Vorliegender Auszug
|---|

Nicht nur, dass Michael Gira unnötig barsch, ja geradezu aggressiv, auf das Fehlen des Tonmeister reagierte, oder die Smartphone-Fotografen anblaffte, zeigte die momentane Dünnhäutigkeit von ihm.
Die liegt darin begründet, dass ihn seine ehemalige Kollegin Larkin Grimm der Vergewaltigung bezichtigt, die bei gemeinsamen Aufnahmen 2008 geschehen sein soll. (Link)
Gira bestreitet das und verarbeitet das auf dem neuen Swans – Album „The Glowing Man“.
Hier wird die Beinahe-Vergewaltigung seiner jetzigen Frau Jennifer in dem Titel „When Will I Return“ verarbeitet, die sie auch noch gleich selbst besingt.
Dass aber Gira diesen Titel an diesen Abend aus der Ich-Perspektive zur Wanderklampfe singt, finde ich schon etwas befremdlich.

|---|

Gezeigte Daten
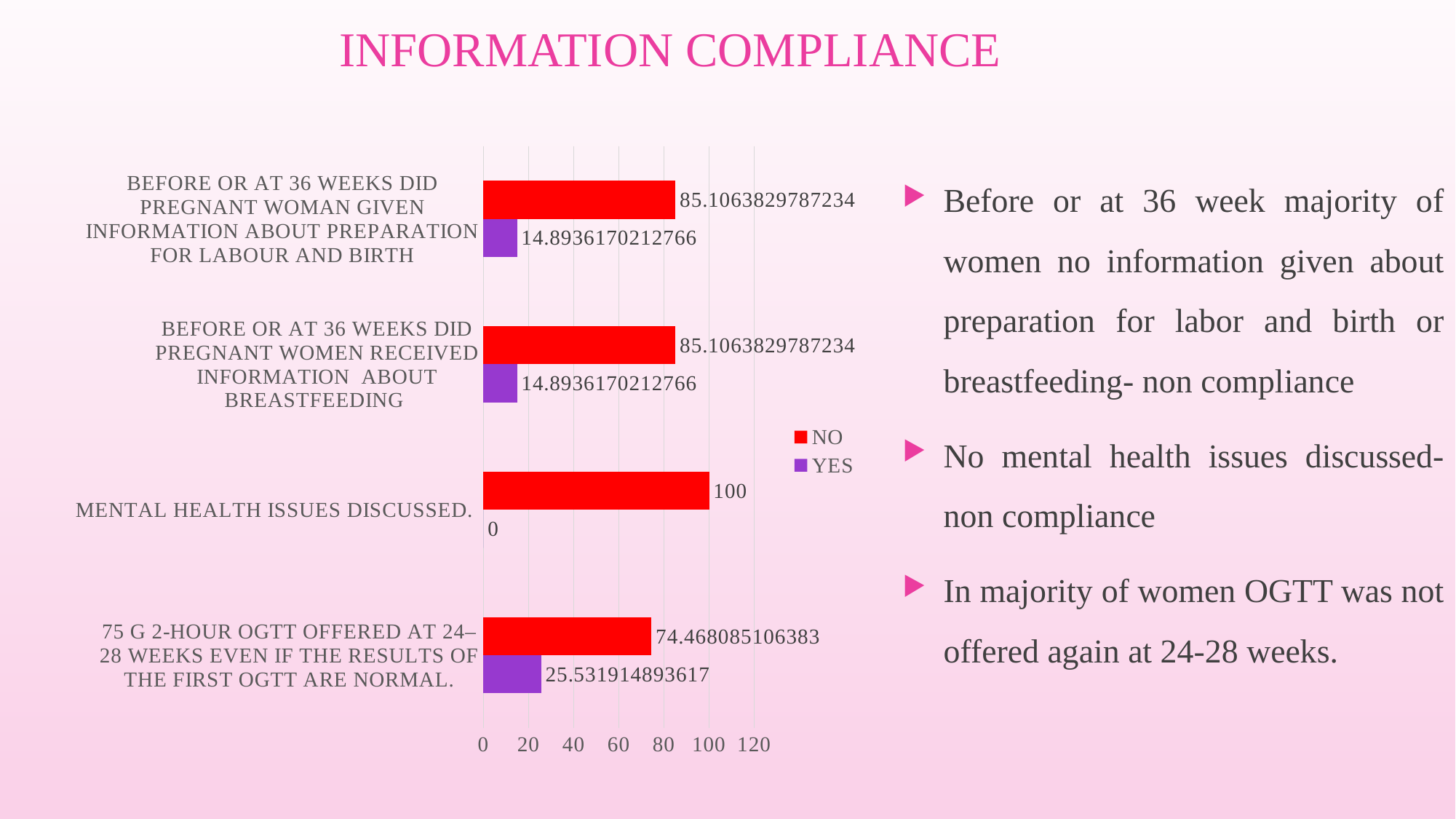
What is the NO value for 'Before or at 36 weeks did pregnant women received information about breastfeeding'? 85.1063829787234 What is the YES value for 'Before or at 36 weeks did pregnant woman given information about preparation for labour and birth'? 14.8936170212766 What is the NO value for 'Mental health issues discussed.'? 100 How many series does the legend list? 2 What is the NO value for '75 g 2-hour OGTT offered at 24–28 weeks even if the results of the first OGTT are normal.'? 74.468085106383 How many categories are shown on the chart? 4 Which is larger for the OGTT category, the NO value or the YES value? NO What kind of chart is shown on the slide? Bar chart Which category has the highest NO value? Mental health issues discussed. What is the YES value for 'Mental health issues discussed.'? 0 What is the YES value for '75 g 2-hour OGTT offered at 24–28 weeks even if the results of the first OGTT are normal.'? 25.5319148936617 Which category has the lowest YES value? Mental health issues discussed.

|---|

Ziel der Aufgabe
Ändere im Konzertbericht den Abschnitt, der mit den Worten „Gira bestreitet das“ beginnt und mit „gleich selbst besingt.“ endet: Ersetze „Frau“ durch „Ehefrau“ und gib den Abschnitt sonst unverändert wieder.

Endgültige Antwort
Gira bestreitet das und verarbeitet das auf dem neuen Swans – Album „The Glowing Man“.
Hier wird die Beinahe-Vergewaltigung seiner jetzigen Ehefrau Jennifer in dem Titel „When Will I Return“ verarbeitet, die sie auch noch gleich selbst besingt.